FALL RIVER, Mass. — The cousin of Aaron Hernandez who was charged with criminal contempt after refusing to testify before the grand jury that indicted the former New England Patriot intends to change her plea to guilty, her lawyer said Monday.
Tanya Singleton, of Bristol, Connecticut, had pleaded not guilty. Prosecutors say she was granted immunity but declined to testify.
E. Peter Parker, her lawyer, said during a brief proceeding in Fall River Superior Court that she will change her plea at the trial scheduled for Aug. 12.
Hernandez, 24, has pleaded not guilty to first-degree murder in the 2013 shooting death of Odin Lloyd, a semi-professional football player from Boston who was dating the sister of Hernandez’s fiancee. The ex-NFL tight end has also pleaded not guilty, in a separate case, to the shooting deaths of two men in Boston in 2012.
Gregg Miliote, a spokesman for Bristol County District Attorney Samuel Sutter, said sentencing for criminal contempt is at the judge’s discretion. He would not comment on what the prosecutors will recommend.
Singleton pleaded not guilty to a contempt charge in connection with the Boston case after refusing to testify before a Suffolk County grand jury. Parker is seeking to consolidate the contempt cases in Fall River and said Monday that his client intends to plead guilty in the Boston case, too.
Singleton also faces a charge of conspiracy to commit accessory after the fact in the Lloyd case. She isn’t changing her not guilty plea in that case, Parker said.
Prosecutors allege Singleton helped Hernandez’s ‘‘right-hand man’’ Ernest Wallace travel to Florida after Lloyd was killed.

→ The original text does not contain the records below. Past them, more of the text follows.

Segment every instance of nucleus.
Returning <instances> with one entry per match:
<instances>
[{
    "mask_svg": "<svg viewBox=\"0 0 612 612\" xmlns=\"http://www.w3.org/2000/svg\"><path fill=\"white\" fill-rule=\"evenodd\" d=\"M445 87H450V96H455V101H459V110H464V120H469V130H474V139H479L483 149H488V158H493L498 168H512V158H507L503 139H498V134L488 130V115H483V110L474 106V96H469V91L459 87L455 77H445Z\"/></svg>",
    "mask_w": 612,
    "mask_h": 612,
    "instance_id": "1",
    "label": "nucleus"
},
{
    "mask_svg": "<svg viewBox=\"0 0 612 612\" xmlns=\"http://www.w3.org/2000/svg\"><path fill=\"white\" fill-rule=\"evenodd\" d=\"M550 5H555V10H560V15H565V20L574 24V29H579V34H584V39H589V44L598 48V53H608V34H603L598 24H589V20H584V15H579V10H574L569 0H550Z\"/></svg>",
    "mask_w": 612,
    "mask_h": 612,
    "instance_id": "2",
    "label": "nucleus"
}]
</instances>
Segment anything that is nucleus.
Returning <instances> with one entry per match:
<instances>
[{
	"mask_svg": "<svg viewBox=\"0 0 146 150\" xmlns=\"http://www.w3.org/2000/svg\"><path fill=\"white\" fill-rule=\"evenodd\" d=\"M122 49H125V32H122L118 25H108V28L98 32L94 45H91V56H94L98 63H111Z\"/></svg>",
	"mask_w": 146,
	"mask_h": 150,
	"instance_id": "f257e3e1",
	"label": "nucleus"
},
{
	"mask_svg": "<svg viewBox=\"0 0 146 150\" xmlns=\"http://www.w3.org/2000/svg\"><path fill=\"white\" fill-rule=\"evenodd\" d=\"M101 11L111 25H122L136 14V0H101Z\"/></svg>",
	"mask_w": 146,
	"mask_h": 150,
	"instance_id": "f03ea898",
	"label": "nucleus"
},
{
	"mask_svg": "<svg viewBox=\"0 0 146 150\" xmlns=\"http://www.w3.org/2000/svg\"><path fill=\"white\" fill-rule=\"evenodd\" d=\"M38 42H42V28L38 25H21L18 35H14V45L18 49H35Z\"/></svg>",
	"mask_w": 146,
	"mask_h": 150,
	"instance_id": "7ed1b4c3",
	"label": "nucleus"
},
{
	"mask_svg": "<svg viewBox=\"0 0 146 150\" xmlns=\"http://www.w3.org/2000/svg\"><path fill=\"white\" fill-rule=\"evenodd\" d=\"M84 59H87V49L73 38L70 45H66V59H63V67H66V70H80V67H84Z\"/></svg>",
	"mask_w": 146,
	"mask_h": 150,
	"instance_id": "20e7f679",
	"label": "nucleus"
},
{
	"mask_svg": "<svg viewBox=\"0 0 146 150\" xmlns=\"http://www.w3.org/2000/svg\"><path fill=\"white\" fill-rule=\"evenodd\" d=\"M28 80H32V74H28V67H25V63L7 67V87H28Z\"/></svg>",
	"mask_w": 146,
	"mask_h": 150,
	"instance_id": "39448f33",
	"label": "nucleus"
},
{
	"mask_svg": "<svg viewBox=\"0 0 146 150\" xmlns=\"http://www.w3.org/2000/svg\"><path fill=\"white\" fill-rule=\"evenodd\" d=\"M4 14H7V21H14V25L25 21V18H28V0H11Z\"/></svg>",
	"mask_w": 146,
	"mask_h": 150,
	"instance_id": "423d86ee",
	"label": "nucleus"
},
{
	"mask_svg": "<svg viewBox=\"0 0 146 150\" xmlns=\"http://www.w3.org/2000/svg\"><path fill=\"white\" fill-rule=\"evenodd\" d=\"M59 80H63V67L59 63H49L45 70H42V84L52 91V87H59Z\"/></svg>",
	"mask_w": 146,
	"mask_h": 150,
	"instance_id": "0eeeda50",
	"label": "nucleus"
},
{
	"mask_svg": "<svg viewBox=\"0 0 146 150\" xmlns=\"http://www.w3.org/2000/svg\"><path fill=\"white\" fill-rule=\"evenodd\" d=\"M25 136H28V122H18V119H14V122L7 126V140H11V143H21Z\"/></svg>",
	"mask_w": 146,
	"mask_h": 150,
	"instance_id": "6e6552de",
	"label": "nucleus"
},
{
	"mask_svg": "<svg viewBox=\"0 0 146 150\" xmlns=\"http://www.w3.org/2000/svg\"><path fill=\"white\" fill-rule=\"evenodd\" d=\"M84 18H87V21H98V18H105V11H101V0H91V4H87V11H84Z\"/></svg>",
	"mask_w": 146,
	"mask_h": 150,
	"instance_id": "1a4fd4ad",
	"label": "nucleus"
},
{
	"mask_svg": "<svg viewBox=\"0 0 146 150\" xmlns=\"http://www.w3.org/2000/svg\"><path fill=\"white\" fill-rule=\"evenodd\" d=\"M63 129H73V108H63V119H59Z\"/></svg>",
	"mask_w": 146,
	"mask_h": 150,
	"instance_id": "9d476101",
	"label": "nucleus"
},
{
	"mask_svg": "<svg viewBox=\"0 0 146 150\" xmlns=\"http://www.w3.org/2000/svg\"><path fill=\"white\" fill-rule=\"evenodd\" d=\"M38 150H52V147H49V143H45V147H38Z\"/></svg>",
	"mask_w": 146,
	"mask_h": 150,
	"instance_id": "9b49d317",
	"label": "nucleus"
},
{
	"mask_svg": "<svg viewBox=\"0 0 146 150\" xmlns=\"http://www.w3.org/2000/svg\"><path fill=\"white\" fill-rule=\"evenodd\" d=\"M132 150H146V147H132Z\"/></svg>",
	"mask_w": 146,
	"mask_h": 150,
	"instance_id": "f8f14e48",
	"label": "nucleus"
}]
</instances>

They also say she discussed helping Carlos Ortiz, another Hernandez associate, flee to Puerto Rico and got rid of a cellphone that Wallace had used.
Wallace and Ortiz have both pleaded not guilty to murder and accessory charges.
Singleton, who has been undergoing medical treatments for breast cancer in Connecticut, was not in Fall River for Monday’s hearing. She is out on bail.
Also Monday, the judge hearing the Lloyd case rejected a bid by Hernandez’s lawyers to suppress evidence from a cellphone and video surveillance taken from his Massachusetts home during authorities’ investigation. She hasn’t yet ruled on a request to suppress evidence from other cellphones and three iPads seized from the house in North Attleborough.